— TASK INPUTS —
++++++++++++++++++++
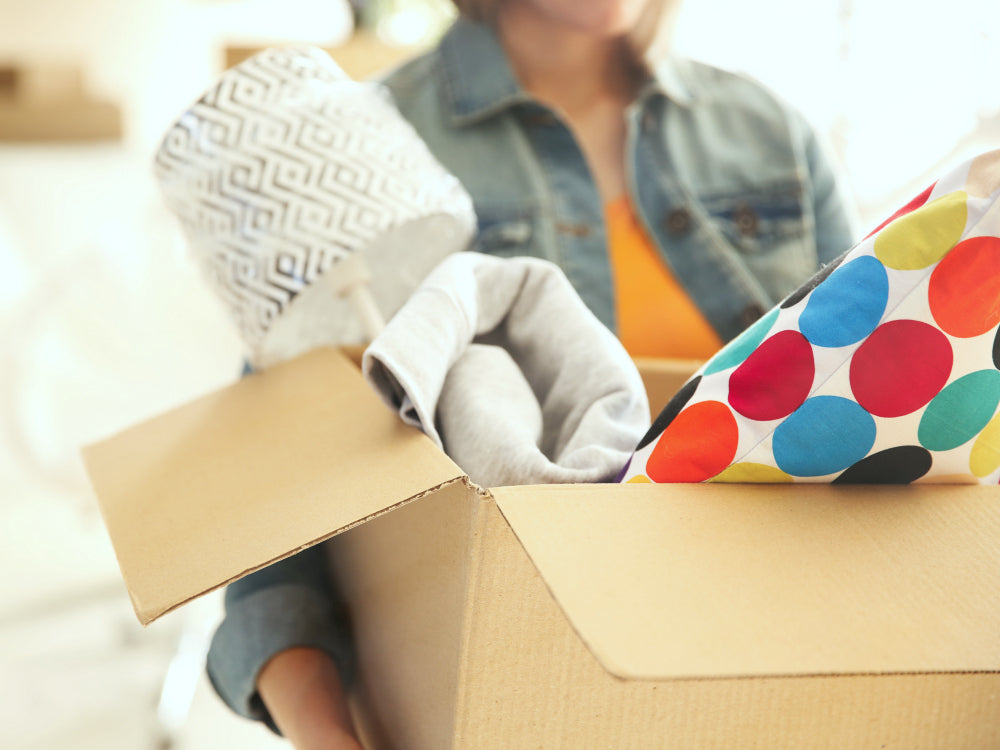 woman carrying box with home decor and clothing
++++++++++++++++++++
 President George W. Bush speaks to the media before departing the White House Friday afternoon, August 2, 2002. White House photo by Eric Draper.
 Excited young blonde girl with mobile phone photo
++++++++++++++++++++
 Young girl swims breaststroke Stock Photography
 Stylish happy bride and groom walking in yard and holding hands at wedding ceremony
++++++++++++++++++++
— PROBLEM DETAILS —
Every line above from the line with "Young girl swims" to the line with "Stylish happy bride", inclusive, must be returned exactly; no other line belongs in the reply.

— RESULT FOR THIS TASK —
 Young girl swims breaststroke Stock Photography
 Stylish happy bride and groom walking in yard and holding hands at wedding ceremony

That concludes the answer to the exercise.